### [CONSIGNE]
Reproduisez les données ci-dessous en remplaçant « pink bract » par « red bract » partout, sans aucune autre modification. Omettez les images dans la sortie.

Questions sur des scènes en images
##########
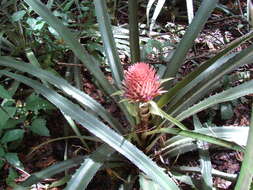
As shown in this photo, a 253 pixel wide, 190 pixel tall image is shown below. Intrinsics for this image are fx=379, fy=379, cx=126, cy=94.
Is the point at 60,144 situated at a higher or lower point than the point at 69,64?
lower

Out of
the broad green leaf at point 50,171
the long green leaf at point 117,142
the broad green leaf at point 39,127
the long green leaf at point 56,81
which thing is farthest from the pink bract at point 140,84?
the broad green leaf at point 39,127

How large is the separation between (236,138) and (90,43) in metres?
0.83

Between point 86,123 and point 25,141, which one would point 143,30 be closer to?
point 25,141

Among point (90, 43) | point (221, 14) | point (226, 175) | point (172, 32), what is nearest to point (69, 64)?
point (90, 43)

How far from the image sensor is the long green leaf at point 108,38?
1278 mm

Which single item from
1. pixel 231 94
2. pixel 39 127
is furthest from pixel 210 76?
pixel 39 127

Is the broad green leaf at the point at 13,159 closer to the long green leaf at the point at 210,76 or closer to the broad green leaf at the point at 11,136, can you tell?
the broad green leaf at the point at 11,136

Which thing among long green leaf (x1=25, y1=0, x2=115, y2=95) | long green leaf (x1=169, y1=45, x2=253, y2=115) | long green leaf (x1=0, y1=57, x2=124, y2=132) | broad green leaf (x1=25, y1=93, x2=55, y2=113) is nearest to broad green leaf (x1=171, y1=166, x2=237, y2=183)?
long green leaf (x1=169, y1=45, x2=253, y2=115)

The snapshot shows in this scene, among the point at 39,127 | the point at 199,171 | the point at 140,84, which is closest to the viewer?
##########
### [RÉSULTAT DE L'EXERCICE]
As shown in this photo, a 253 pixel wide, 190 pixel tall image is shown below. Intrinsics for this image are fx=379, fy=379, cx=126, cy=94.
Is the point at 60,144 situated at a higher or lower point than the point at 69,64?
lower

Out of
the broad green leaf at point 50,171
the long green leaf at point 117,142
the broad green leaf at point 39,127
the long green leaf at point 56,81
which thing is farthest from the red bract at point 140,84?
the broad green leaf at point 39,127

How large is the separation between (236,138) and (90,43) in metres?
0.83

Between point 86,123 and point 25,141, which one would point 143,30 be closer to?
point 25,141

Among point (90, 43) | point (221, 14) | point (226, 175) | point (172, 32), what is nearest to point (69, 64)?
point (90, 43)

How far from the image sensor is the long green leaf at point 108,38?
1278 mm

Which single item from
1. pixel 231 94
2. pixel 39 127
is furthest from pixel 210 76?
pixel 39 127

Is the broad green leaf at the point at 13,159 closer to the long green leaf at the point at 210,76 or closer to the broad green leaf at the point at 11,136, can you tell?
the broad green leaf at the point at 11,136

Which thing among long green leaf (x1=25, y1=0, x2=115, y2=95) | long green leaf (x1=169, y1=45, x2=253, y2=115) | long green leaf (x1=0, y1=57, x2=124, y2=132) | broad green leaf (x1=25, y1=93, x2=55, y2=113) is nearest to broad green leaf (x1=171, y1=166, x2=237, y2=183)?
long green leaf (x1=169, y1=45, x2=253, y2=115)

The snapshot shows in this scene, among the point at 39,127 | the point at 199,171 | the point at 140,84, which is closest to the viewer?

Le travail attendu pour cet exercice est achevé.